Hi Sameer, Anastasia,
Do you have any comment on this? Thanks!
Ruiling
Hi Sameer, Anastasia,
Do you have any comment on this? Thanks!
Ruiling
Hello Ruiling,
As far as I can see, the C spec defines the literal “0” as the null pointer, so the following macro seems better:
#define NULL 0
But ignoring the NULL, I think the behaviour might change between OpenCL 1.2 and OpenCL 2.0. In CL12, the “void *” is likely to be a pointer to the private address space. In that case, the comparison is undefined. In CL20, it is likely to be a pointer to the generic address space, and it should be allowed by the frontend. (Because generic address space includes global address space).
I have to use words like “should” and “likely to” because this needs confirmation from language lawyers … the question actually pushes the boundaries of how much I understand the details of OpenCL!
Sameer.
While this is technically true (a null pointer constant is an integer constant expression that evaluates to 0 or such an expression cast to a pointer type), a lot of C code will break on LP64 platforms in exciting and difficult-to-debug ways if the NULL macro does not contain the void* cast. The simplest case is a variadic function that expects a NULL terminator. If this now ends with NULL-defined-as-0, the caller will stick 4 bytes of 0 on the stack and the callee may see a NULL terminator or may see something else, depending on what the adjacent 4 bytes on the stack already contain.
For CHERI, we have made clang special-case pointer casts of zero integer pointer expressions for this reason.
David
Hi Ruiling,
I agree with Sameer, in general in CL2.0 your example will have a comparison between global and generic address spaces, which is allowed.
However, for all CL versions Clang still uses private as default address space of pointers. Some time ago, I’ve sent a patch changing this to comply with CL2.0 rules. My patch wasn’t complete though, because default address space rules are a bit more complex, i.e. program scope pointers should have global address space as default and all other pointers generic.

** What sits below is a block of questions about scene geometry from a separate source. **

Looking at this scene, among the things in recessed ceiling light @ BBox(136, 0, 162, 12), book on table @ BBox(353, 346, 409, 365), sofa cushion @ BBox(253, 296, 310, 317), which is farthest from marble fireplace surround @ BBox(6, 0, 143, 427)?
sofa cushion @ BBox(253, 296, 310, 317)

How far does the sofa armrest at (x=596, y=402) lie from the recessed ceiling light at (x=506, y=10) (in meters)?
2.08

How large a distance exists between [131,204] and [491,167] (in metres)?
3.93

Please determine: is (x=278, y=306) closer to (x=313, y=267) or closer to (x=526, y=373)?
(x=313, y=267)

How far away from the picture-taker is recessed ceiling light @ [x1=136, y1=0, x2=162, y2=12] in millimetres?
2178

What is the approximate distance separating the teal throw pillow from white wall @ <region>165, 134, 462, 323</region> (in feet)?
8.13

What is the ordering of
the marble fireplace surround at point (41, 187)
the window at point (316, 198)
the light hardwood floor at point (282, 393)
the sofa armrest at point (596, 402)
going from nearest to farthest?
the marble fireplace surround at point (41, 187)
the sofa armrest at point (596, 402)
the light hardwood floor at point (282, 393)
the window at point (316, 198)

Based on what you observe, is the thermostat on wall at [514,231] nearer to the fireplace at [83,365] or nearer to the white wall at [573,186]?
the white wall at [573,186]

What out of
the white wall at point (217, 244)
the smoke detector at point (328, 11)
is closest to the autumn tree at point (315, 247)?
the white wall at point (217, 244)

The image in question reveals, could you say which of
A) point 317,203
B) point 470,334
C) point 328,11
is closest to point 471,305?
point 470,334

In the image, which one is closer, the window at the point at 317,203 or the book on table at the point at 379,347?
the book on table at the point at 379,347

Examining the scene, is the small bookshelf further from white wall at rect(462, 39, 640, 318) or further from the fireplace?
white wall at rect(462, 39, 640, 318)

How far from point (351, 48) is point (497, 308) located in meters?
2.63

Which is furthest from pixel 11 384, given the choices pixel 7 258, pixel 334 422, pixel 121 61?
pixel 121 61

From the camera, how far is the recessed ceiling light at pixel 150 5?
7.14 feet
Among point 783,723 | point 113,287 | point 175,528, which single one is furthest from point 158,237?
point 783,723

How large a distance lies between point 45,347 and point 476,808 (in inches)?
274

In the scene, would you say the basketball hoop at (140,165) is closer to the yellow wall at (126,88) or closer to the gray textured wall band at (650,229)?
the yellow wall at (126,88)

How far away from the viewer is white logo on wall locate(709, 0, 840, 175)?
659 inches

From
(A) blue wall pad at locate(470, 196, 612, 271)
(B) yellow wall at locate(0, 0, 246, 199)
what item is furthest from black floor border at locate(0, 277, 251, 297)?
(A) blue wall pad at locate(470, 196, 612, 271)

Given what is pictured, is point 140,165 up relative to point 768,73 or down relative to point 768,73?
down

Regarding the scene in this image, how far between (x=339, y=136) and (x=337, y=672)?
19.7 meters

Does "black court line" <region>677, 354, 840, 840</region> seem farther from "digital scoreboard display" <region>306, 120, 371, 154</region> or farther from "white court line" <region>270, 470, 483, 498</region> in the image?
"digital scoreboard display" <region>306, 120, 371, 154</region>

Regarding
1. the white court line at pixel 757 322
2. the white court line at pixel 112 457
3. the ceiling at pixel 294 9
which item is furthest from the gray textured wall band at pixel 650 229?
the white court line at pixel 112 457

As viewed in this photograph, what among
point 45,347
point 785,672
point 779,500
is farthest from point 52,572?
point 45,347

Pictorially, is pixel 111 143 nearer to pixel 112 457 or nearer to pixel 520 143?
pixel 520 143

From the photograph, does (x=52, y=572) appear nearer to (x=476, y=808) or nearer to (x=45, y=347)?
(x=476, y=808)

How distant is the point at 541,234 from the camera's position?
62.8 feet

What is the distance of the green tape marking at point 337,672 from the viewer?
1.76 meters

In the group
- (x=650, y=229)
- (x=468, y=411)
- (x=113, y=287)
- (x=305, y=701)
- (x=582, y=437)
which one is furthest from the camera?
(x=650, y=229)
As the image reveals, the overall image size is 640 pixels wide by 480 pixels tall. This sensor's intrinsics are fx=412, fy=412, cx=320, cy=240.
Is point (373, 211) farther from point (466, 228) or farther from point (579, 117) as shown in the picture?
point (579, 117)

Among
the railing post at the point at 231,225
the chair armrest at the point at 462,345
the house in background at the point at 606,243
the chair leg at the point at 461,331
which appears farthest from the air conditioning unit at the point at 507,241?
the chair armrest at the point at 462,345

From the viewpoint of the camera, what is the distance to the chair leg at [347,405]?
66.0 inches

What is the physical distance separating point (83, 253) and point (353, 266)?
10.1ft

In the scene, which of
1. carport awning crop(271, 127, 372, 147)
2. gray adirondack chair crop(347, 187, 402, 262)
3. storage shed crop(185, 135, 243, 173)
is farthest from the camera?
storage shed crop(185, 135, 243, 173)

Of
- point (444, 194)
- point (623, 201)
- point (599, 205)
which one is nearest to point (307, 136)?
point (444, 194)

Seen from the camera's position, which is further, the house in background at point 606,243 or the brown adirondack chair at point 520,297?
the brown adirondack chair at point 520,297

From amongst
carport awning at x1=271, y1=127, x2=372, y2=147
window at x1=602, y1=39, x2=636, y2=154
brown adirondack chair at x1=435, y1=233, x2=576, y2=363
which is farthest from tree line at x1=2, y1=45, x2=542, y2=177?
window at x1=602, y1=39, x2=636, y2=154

I will see if I can find time to rework this patch.
In the meantime, would this be sufficient for you:
#define NULL 0
This will result in the comparison between a pointer and an integer literal, which is allowed in OpenCL. Also this is the only solution for CL earlier than v2.0.
Regards,
Anastasia
Hi Anastasia,
Thanks for your detailed explanation. Using zero is OK enough to solve the issue.
So, when Clang do semantic check, 0 is interpreted as integer instead of null pointer?
I previously thought Clang treat 0 as null pointer here directly, which it is finally transformed into.
BTW, in C language, NULL may be defined as 0 or (void*)0 in different implementation.
Thanks!
Ruiling
So, when Clang do semantic check, 0 is interpreted as integer instead of null pointer?
Yes, Clang will cast 0 implicitly to the null pointer of the type it is being compare to, so the address space will be taken into account correctly in this case.
If you use (void *)0, Clang will apply default address space to your null pointer (as it’s not provided explicitly). Therefore, pointers will appear to point to different address spaces.